Hearing set on bid for 1st execution since 2006 in Nevada
LAS VEGAS (AP) — A Nevada judge has scheduled a hearing next month on a bid by prosecutors to set an execution date for a man convicted of walking into a Las Vegas supermarket with a shotgun and shooting five people, killing four, in 1999.
Zane Michael Floyd’s attorney, Deputy Public Defender Brad Levenson, said Thursday that Floyd has not given up appeals and will “vigorously” fight in state and federal courts prosecutors’ efforts to carry out the death sentence.
A filing Wednesday in U.S. District Court in Las Vegas claims that execution by lethal injection would violate Floyd’s constitutional rights. A hearing was not immediately set.
Meanwhile, a state judge in Las Vegas set the May 12 hearing on a Wednesday filing by Clark County District Attorney Steve Wolfson seeking a death warrant.
Levenson has already filed several procedural challenges of that effort.
Floyd, now 45, is being held at Ely State Prison. He would be the first person executed in Nevada since 2006, when Daryl Mack asked to be put to death for his conviction in a 1988 rape and murder in Reno. The state allows executions only by lethal injection.
In 2017 and 2018, executions of a twice-convicted killer, Scott Raymond Dozier, were canceled close to his scheduled dates amid legal battles over plans to use a three-drug combination that had never been used for a lethal injection in the U.S.
Dozier had given up appeals, insisted he wanted to die and had been placed on suicide watch before he hanged himself in his cell at Ely State Prison in January 2019.
Floyd appeared to exhaust federal appeals last November of the death sentence he received in 2000. The U.S. Supreme Court declined to hear his case.

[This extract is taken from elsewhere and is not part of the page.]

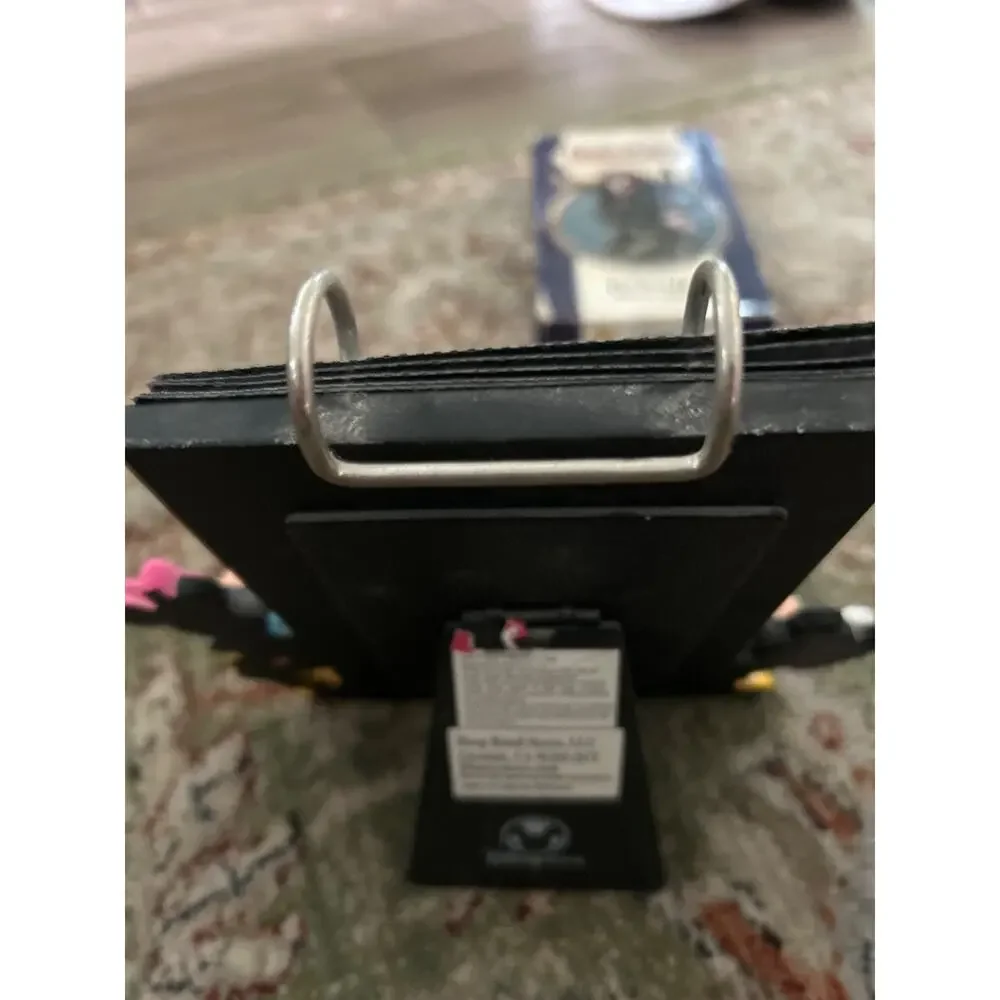 Disney Photo Frame - holds 10 of your facorite disney memories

“There is no longer any legal reason or good cause why the judgment of death should not be executed,” Wolfson’s motion for a death warrant said.

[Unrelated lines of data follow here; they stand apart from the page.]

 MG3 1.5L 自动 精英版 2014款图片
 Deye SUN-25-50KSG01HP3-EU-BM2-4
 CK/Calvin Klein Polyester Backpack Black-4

The developments come at the same time a bill aimed at abolishing the death penalty in Nevada advanced further in the Legislature than any similar measure in recent years.
Now before the state Senate, it would commute the sentences of about 70 inmates on death row to life in prison without the possibility of parole.
Scott Coffee, a veteran deputy Clark County public defender and longtime advocate for abolishing capital punishment in Nevada, called passage of the bill on a party-line vote in the Democratic-controlled Assembly “the first real recognition of how broken the death penalty is in Nevada.”
Coffee called the timing of prosecutors’ effort to execute Floyd “interesting.”
Wolfson told the Las Vegas Review-Journal the timing was coincidental, and that Floyd was “an example of the type of murderer that the death penalty was designed for.”
“It is my responsibility to move forward as the jury and citizens of this community have asked me to do to seek the warrant of execution,” the district attorney said.
Today, the killings would be characterized as an active shooter attack. Supermarket manager Carlos Chuck Leos and employees Thomas Darnell, Lucille Alice Tarantino and Dennis Troy Sargent died. Zachary Emenegger was shot twice but survived by playing dead.
The attack was captured on store security video and Floyd was arrested by police in the supermarket parking lot.